Source material:
+-------+

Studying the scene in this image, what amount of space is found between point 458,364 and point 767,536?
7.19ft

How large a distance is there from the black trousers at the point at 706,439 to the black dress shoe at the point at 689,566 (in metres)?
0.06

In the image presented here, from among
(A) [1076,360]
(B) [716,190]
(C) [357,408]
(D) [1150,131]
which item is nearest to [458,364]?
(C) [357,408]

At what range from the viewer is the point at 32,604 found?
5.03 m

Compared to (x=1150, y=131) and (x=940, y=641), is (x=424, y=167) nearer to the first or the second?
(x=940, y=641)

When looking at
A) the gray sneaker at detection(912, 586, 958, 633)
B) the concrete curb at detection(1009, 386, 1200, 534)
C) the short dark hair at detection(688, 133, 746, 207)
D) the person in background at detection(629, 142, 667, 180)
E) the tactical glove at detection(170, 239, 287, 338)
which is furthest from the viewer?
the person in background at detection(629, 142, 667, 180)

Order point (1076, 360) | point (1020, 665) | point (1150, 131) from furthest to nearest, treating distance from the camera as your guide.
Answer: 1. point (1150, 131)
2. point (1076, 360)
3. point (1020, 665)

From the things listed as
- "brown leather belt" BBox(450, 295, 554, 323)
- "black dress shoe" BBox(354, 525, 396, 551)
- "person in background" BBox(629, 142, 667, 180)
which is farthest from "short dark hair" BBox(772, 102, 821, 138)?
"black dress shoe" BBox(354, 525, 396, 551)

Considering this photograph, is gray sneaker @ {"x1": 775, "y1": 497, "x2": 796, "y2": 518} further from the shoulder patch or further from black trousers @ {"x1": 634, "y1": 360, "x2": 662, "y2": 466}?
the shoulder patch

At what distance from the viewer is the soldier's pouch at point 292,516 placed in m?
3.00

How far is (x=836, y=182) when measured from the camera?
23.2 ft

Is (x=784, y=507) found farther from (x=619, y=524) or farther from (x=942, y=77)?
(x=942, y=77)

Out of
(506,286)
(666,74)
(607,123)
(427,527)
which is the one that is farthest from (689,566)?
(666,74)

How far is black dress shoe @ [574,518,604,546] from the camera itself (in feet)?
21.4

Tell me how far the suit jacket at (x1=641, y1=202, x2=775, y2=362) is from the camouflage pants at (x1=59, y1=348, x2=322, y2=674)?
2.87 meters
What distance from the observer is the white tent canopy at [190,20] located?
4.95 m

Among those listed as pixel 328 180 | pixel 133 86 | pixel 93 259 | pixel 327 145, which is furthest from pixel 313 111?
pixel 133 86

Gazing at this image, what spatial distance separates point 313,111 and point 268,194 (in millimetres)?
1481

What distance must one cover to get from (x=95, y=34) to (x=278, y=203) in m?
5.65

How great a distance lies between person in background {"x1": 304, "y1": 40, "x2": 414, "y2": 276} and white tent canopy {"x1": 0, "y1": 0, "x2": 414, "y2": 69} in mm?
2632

+-------+

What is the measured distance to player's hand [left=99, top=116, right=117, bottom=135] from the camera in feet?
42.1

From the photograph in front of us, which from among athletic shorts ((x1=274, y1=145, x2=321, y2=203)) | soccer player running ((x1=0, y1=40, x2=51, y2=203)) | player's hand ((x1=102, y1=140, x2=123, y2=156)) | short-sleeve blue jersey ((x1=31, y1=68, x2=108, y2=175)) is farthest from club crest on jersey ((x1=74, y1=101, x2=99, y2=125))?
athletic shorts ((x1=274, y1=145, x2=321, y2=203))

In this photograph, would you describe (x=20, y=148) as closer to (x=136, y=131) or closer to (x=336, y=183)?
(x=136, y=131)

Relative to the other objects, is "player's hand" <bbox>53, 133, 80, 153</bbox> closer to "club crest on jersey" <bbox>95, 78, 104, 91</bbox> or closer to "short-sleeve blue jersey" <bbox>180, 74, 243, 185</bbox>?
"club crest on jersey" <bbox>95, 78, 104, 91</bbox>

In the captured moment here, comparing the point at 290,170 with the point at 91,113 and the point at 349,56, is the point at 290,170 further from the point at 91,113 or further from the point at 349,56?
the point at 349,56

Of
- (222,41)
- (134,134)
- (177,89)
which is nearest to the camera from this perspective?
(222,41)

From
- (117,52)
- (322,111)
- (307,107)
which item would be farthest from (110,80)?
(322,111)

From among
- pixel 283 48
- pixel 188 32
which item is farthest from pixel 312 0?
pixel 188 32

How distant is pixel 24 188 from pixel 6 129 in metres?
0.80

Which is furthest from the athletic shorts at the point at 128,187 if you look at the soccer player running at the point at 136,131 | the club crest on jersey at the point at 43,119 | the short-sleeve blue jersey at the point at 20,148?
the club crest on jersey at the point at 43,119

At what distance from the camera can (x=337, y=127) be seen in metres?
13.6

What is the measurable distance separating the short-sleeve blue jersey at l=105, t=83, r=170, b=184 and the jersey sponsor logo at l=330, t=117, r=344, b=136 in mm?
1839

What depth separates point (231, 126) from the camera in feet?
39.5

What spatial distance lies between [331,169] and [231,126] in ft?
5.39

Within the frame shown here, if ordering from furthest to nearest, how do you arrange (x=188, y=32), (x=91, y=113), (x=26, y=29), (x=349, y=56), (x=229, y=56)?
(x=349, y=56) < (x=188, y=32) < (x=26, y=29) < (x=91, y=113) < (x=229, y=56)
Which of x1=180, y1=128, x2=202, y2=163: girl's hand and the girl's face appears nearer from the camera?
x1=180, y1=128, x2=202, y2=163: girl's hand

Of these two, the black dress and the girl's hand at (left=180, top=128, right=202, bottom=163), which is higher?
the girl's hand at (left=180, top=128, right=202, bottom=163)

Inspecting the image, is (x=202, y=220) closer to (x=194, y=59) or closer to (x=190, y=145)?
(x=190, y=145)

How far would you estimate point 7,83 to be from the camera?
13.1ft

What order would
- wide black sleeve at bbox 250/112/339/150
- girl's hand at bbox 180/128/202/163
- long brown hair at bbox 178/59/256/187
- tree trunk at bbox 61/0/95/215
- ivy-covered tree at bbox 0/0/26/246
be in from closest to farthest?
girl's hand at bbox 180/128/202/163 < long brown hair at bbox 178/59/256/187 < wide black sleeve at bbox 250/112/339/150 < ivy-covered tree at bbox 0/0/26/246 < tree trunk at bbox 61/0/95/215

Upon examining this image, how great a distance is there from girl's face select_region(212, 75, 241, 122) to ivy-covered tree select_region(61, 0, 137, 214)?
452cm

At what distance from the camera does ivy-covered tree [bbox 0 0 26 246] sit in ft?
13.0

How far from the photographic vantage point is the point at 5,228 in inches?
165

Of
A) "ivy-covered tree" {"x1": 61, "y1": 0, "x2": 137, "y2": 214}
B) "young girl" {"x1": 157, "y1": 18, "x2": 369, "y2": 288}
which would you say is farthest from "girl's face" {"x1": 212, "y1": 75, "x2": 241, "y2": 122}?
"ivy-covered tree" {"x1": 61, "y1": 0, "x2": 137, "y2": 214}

+-------+

Task goal:
Please extract every line of the listing above that contains the string "trousers". Case counts.

The output:
How large a distance is there from the black trousers at the point at 706,439 to the black dress shoe at the point at 689,566 (in metres)?
Considering this photograph, is gray sneaker @ {"x1": 775, "y1": 497, "x2": 796, "y2": 518} further from the shoulder patch or further from black trousers @ {"x1": 634, "y1": 360, "x2": 662, "y2": 466}?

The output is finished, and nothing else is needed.